1. Aangifte, bezwaar en geding voor het Hof

Belanghebbende heeft over het derde kwartaal van 2002 op aangifte een bedrag van € 452 aan omzetbelasting voldaan. Belanghebbende heeft tegen dit bedrag bezwaar gemaakt en verzocht om teruggaaf van voormeld bedrag, welk verzoek bij uitspraak van de Inspecteur is afgewezen.

Belanghebbende is tegen die uitspraak in beroep gekomen bij het Hof.

Het Hof heeft het beroep gegrond verklaard en een teruggaaf verleend van € 452 aan omzetbelasting. De uitspraak van het Hof is aan dit arrest gehecht.

2. Geding in cassatie

De Staatssecretaris van Financiën heeft tegen 's Hofs uitspraak beroep in cassatie ingesteld. Het beroepschrift in cassatie is aan dit arrest gehecht en maakt daarvan deel uit.

Belanghebbende heeft een verweerschrift ingediend.

De Advocaat-Generaal W. de Wit heeft op 22 december 2004 geconcludeerd tot gegrondverklaring van het beroep en verwijzing van de zaak voor nader feitelijk onderzoek.

3. Beoordeling van de middelen

3.1. In cassatie kan van het volgende worden uitgegaan.

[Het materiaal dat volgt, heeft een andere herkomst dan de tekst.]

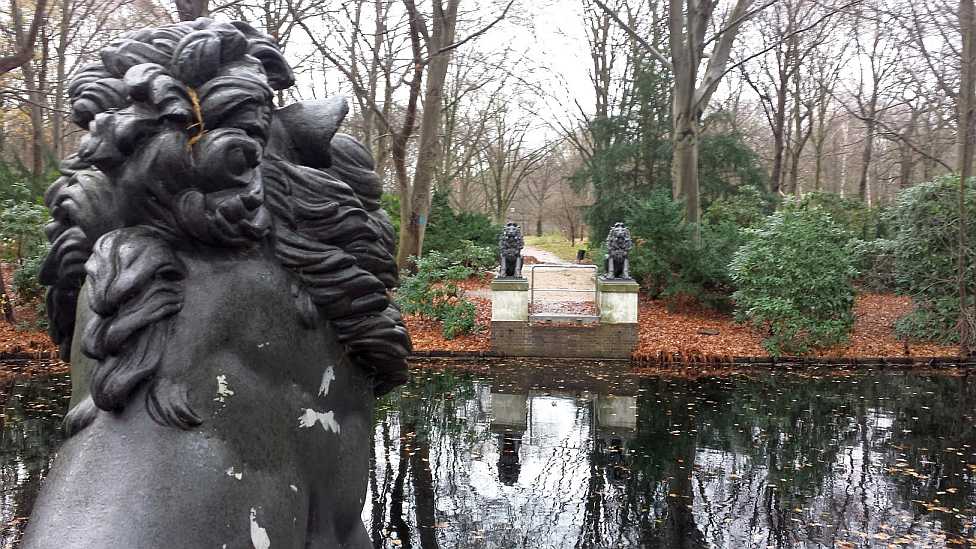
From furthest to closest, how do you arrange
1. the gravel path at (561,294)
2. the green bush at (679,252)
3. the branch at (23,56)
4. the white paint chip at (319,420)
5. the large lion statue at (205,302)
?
1. the green bush at (679,252)
2. the gravel path at (561,294)
3. the branch at (23,56)
4. the white paint chip at (319,420)
5. the large lion statue at (205,302)

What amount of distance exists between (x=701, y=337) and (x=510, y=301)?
4952 millimetres

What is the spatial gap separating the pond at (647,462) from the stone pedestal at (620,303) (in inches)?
99.0

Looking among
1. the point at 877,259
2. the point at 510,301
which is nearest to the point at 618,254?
the point at 510,301

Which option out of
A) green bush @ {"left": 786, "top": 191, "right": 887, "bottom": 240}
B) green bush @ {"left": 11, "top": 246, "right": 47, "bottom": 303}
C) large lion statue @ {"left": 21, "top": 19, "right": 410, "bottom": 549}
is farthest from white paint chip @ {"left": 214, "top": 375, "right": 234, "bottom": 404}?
green bush @ {"left": 786, "top": 191, "right": 887, "bottom": 240}

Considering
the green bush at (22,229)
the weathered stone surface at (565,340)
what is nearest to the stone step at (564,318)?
the weathered stone surface at (565,340)

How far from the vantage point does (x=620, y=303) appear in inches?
544

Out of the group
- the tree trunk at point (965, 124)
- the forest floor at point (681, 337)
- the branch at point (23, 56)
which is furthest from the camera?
the forest floor at point (681, 337)

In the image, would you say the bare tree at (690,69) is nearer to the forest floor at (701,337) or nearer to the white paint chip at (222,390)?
the forest floor at (701,337)

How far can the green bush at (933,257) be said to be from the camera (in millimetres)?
14891

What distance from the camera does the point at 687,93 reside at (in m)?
18.5

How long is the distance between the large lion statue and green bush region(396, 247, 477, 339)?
525 inches

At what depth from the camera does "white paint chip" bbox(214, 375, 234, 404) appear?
1273 mm

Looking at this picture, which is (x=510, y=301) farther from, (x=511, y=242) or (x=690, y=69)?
(x=690, y=69)

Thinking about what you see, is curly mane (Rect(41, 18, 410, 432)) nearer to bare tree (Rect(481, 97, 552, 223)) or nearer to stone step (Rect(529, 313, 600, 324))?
stone step (Rect(529, 313, 600, 324))
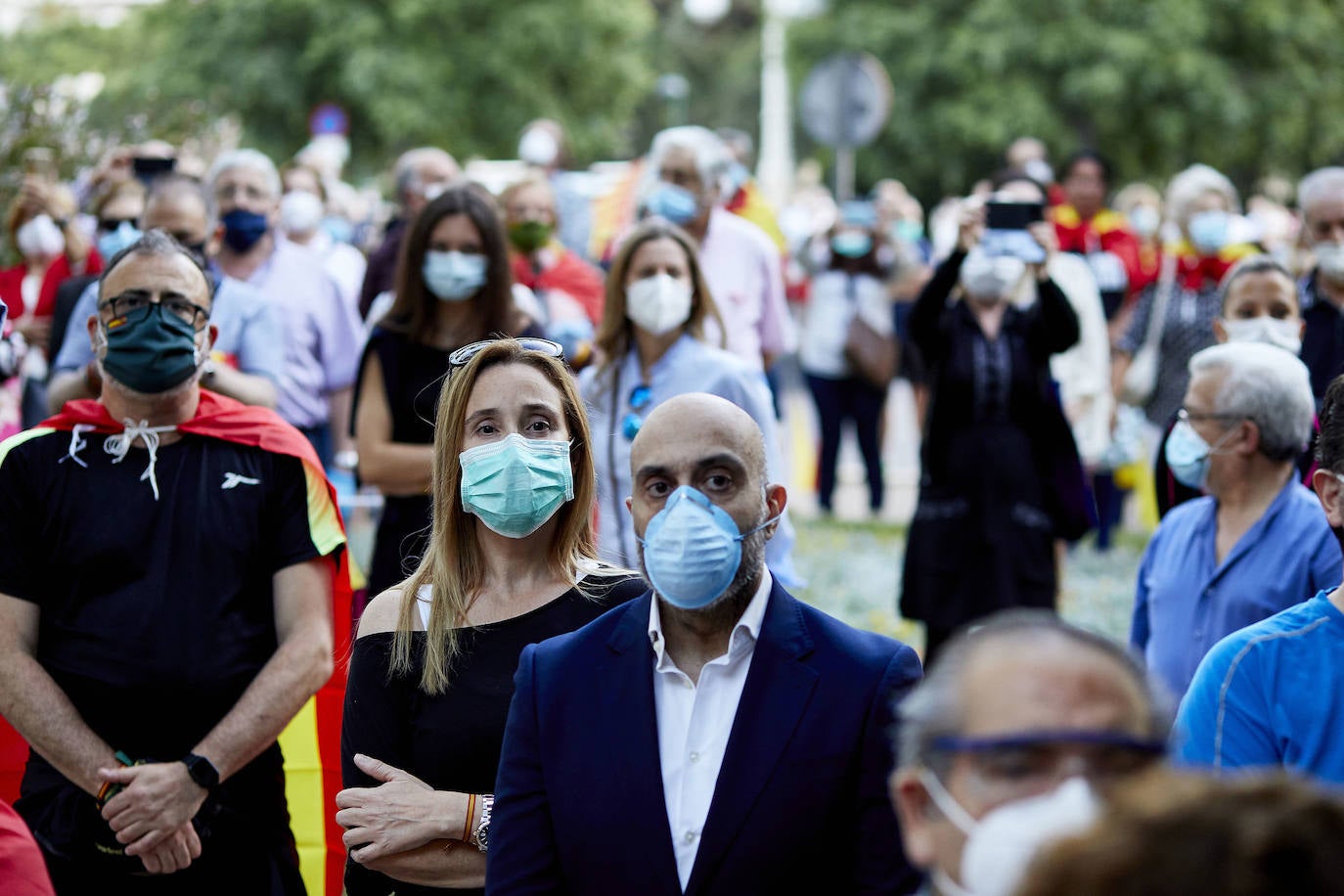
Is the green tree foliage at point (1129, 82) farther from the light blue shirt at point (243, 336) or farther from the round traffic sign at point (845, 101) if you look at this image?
the light blue shirt at point (243, 336)

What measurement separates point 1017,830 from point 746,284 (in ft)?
21.8

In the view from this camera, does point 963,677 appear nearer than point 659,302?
Yes

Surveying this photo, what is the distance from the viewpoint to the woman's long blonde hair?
389 cm

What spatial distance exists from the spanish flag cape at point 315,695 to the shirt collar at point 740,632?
1.51 m

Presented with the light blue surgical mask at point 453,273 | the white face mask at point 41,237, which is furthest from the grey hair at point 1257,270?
the white face mask at point 41,237

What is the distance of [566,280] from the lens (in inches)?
362

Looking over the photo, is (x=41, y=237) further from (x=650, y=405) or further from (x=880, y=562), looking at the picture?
(x=880, y=562)

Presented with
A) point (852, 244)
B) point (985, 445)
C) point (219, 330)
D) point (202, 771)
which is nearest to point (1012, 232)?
point (985, 445)

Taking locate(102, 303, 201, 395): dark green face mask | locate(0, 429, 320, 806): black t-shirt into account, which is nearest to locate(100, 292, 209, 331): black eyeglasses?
locate(102, 303, 201, 395): dark green face mask

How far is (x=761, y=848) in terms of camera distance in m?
3.17

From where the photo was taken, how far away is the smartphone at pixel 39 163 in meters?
9.52

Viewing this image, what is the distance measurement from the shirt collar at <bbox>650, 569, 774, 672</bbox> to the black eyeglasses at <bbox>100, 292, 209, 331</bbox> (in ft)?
6.16

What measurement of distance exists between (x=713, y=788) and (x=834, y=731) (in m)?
0.25

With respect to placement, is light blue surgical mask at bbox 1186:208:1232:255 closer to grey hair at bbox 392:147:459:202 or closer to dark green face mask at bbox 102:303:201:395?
grey hair at bbox 392:147:459:202
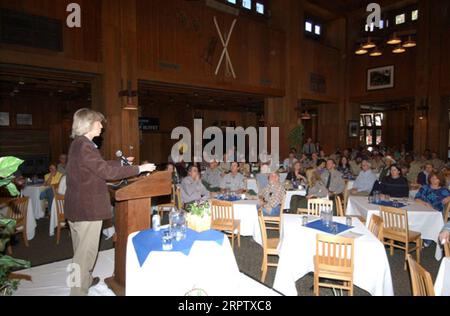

3.1.1. Belanghebbende is van beroep overledenen-verzorgster. Zij houdt zich bedrijfsmatig bezig met het verzorgen van het lichaam van overledenen. De werkzaamheden die zij in dat kader verricht, zijn omschreven in onderdeel 3.3 van de uitspraak van het Hof.

3.1.2. Belanghebbende verricht haar werkzaamheden in opdracht van uitvaartondernemers, zorginstellingen en particulieren. Voor het geheel van haar activiteiten als overledenenverzorgster is belanghebbende ondernemer in de zin van artikel 7 van de Wet op de omzetbelasting 1968 (hierna: de Wet).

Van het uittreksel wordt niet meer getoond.